[Start SELECTED EXTRACT]

Figure 1. Schematization of differently shaped grain pits from Morocco, Spain, Somalia, Yemen, and India. Adapted from [32,44,47,72].
Agriculture 15 00289 g001
In northwestern China, due to suitable climatic and soil conditions, grain pits have an ancient history [75] and are still used on farms for millet and wheat [76]. Bronze and early Iron Age grain pits discovered at the Shirenzigou site in Xinjiang contained barley seeds [77]. Those of the Shang dynasty were larger and deeper than the Neolithic ones, reaching 8–9 m depth [78]. The Liyang state granary located in Junxian, Henan, North China, was established under the Sui dynasty and consisted of more than 90 grain pits [75] used to store Foxtail millet and Proso millet [78]. The site was still in use during the Song dynasty, but the grain pits were replaced by above-ground granaries, probably due to the agricultural production area shifting to rice [78]. The monumental imperial granaries at Luoyang, the later Tang capital, built in early 600 CE, consisted of more than 250 large pits [79,80,81]. Supposedly part of one large state granary, they were all similarly designed and constructed, internally lined with mud mixtures, wooden planks, chaff, and woven mats [78].
In terms of stored crops, “grain pit” is the conventional name for this type of storage system, which implies the ability to store different types of grain. Historically, barley and wheat in the Mediterranean area, rice and pulses in the Asian area, and sorghum and millet in the Horn of Africa were mainly stored in this way, with more historical written documentation for wheat than for other crops. More recently, with the global spread of maize, this crop also became frequently stored, in addition to the local ones, in traditional hand-hewn structures, especially in the African area [60,82], while today’s China is rapidly increasing its storage facilities [83] and stocking maize, as well as rice, wheat, and soybeans in different types of reserves, including underground ones.

4. Case Studies from History: The Pit Plans of Cerignola and Malta

4.1. The Pit Plan of Cerignola: Reasons Behind Its Establishment

Cerignola is a town located in that area of the Apulia region (Italy) known as the “Tavoliere”, meaning “table”, to refer to the natural flatness of the land. Agriculture in the Tavoliere has been characterized since ancient times by the extensive cultivation of cereals [84], especially durum wheat, in large estates of feudal origin that amounted to hundreds and sometimes more than a thousand hectares, called “latifondi” (sing. “latifondo”) [85]. In addition to wheat, there was also minor production of barley and legumes, particularly faba beans. Fields were farmed with rotational systems, alternating with legumes, or more frequently, leaving a portion of the land fallow each year for pastoral activities. The latter were regulated by the “Dogana della mena delle pecore di Puglia” (namely, the “Customs of sheep conduction in Apulia”), established by Alfonso of Aragon in 1447. This mixed system of arable and pastoral farming led to a high production of wheat [15], which, together with the significant tributes from the transhumance of sheep, was an asset of the Kingdom of Naples [86]. The flourishing wheat trade developed in the area required a large storage capacity, which was provided by numerous grain pits concentrated in one place. The richest wheat market arose in Foggia, the main city of the Tavoliere agricultural district, but branches of it developed in the other “agro-towns” nearby (Apricena, Cerignola, Lucera, Manfredonia, San Paolo di Civitate, San Severo, Torremaggiore, and Trinitapoli) (Figure 2), which were also engaged in wheat growing and had pit plans [15,87].

[End SELECTED EXTRACT]
[Start ITEMS]

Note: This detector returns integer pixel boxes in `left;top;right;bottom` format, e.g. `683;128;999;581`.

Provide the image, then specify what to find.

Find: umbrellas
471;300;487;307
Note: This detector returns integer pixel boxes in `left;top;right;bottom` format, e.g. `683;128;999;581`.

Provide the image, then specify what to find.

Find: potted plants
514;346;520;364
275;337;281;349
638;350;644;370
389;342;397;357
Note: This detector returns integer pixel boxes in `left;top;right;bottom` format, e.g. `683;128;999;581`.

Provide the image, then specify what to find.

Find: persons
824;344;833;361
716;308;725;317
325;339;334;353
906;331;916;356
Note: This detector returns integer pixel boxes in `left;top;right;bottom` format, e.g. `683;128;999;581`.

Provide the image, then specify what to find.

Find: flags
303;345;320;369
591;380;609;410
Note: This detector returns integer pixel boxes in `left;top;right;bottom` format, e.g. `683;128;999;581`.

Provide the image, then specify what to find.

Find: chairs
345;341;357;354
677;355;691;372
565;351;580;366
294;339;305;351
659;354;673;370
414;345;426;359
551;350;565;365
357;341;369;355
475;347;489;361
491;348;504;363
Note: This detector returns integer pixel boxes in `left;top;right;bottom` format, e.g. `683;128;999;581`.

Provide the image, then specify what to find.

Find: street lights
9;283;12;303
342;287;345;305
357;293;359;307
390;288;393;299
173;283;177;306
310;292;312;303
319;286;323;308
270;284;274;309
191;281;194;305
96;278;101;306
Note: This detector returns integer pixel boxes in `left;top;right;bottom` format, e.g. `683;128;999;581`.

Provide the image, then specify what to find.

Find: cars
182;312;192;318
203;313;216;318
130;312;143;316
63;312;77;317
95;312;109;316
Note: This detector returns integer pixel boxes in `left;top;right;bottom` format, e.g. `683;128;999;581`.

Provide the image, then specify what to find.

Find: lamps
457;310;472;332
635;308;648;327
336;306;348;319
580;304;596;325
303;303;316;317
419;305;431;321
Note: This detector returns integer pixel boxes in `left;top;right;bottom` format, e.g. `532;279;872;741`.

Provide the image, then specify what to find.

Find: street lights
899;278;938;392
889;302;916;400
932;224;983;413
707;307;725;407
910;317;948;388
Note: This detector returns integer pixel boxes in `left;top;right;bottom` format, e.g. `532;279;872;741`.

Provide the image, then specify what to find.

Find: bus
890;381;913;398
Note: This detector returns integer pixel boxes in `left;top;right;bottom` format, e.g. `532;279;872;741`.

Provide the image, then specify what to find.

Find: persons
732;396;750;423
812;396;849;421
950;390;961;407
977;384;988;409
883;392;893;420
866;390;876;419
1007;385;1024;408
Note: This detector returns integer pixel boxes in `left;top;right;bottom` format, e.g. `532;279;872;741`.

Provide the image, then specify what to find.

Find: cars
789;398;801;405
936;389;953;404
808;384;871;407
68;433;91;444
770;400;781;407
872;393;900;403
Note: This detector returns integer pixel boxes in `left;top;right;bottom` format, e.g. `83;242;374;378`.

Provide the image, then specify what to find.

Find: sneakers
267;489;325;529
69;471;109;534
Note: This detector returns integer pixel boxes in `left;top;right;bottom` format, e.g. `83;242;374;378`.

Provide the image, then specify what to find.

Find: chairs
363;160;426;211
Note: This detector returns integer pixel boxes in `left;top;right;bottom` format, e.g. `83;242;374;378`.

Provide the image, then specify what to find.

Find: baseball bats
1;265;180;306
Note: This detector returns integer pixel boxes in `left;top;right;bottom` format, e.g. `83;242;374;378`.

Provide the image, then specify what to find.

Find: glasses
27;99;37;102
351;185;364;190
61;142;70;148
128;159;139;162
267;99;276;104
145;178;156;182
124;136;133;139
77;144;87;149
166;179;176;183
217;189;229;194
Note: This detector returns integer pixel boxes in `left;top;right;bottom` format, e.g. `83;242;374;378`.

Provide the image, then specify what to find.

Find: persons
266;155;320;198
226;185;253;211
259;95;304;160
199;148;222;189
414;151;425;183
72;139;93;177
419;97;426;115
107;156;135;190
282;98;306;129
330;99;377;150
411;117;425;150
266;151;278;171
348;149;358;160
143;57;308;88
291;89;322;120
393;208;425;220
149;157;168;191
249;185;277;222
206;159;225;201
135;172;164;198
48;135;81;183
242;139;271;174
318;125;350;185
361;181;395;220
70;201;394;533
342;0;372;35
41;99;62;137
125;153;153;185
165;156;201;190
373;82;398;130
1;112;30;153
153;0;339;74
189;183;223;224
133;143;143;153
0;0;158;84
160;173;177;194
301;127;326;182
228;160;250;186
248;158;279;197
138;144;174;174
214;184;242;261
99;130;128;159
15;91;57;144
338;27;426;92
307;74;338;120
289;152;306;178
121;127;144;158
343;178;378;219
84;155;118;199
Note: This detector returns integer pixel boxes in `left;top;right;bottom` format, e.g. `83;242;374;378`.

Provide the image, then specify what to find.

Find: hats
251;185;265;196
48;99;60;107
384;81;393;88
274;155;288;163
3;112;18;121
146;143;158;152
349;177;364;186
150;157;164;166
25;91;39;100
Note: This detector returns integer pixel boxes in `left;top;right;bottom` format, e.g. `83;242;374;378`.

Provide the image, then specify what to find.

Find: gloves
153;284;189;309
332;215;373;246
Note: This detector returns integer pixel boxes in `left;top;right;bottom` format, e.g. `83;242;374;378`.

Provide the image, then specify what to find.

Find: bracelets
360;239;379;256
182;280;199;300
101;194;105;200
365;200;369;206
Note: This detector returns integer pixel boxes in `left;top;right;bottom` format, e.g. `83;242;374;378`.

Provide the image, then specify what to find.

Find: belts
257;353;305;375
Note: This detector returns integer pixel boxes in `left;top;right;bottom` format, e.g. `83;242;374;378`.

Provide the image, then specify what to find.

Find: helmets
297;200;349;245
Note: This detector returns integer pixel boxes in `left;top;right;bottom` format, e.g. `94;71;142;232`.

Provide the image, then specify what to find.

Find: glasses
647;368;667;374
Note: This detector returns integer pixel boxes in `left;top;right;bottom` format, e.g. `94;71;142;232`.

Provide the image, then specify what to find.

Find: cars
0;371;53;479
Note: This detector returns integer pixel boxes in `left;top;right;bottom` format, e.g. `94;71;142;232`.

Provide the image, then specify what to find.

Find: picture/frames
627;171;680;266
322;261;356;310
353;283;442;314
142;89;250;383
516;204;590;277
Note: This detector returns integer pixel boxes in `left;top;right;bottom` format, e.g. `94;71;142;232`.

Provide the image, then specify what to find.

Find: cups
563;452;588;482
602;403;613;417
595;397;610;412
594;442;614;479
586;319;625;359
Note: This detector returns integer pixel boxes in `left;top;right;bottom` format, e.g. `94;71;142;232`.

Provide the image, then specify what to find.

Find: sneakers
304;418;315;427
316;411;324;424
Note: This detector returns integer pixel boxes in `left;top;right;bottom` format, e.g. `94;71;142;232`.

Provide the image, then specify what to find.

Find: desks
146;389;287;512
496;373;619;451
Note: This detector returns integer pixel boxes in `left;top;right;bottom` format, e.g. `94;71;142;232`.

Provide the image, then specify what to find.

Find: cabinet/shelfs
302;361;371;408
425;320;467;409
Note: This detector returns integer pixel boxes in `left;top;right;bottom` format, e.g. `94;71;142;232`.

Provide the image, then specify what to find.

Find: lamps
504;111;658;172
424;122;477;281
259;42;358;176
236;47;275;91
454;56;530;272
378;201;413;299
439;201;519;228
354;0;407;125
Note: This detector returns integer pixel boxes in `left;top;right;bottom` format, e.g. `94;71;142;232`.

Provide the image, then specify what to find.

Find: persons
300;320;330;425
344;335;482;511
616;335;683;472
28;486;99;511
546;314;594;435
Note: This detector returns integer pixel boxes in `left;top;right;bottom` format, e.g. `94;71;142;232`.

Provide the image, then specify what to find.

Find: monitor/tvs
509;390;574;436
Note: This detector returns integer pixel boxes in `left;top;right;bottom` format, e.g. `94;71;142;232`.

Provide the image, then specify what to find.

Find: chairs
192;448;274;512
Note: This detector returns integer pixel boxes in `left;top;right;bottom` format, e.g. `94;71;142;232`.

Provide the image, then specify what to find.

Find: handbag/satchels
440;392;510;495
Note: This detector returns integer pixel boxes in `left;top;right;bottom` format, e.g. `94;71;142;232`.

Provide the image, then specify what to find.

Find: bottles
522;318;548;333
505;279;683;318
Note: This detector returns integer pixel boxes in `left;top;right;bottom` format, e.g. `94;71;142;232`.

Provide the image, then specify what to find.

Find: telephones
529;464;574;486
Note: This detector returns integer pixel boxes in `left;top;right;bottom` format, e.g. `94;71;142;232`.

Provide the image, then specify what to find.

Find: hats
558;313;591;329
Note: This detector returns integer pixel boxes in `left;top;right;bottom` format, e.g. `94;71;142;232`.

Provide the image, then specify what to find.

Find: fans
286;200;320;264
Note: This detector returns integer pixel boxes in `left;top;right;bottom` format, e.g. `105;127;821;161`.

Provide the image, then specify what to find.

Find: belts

[End ITEMS]

WRITTEN TASKS:
1 > Reproduce the part of the grain pit passage that opens with the words "In terms of" and closes with "including underground ones.".
2 > According to the grain pit passage, in what year did Alfonso of Aragon establish the "Dogana della mena delle pecore di Puglia"?

OUTPUTS FOR THE TASKS:
1 >
In terms of stored crops, “grain pit” is the conventional name for this type of storage system, which implies the ability to store different types of grain. Historically, barley and wheat in the Mediterranean area, rice and pulses in the Asian area, and sorghum and millet in the Horn of Africa were mainly stored in this way, with more historical written documentation for wheat than for other crops. More recently, with the global spread of maize, this crop also became frequently stored, in addition to the local ones, in traditional hand-hewn structures, especially in the African area [60,82], while today’s China is rapidly increasing its storage facilities [83] and stocking maize, as well as rice, wheat, and soybeans in different types of reserves, including underground ones.

2 > 1447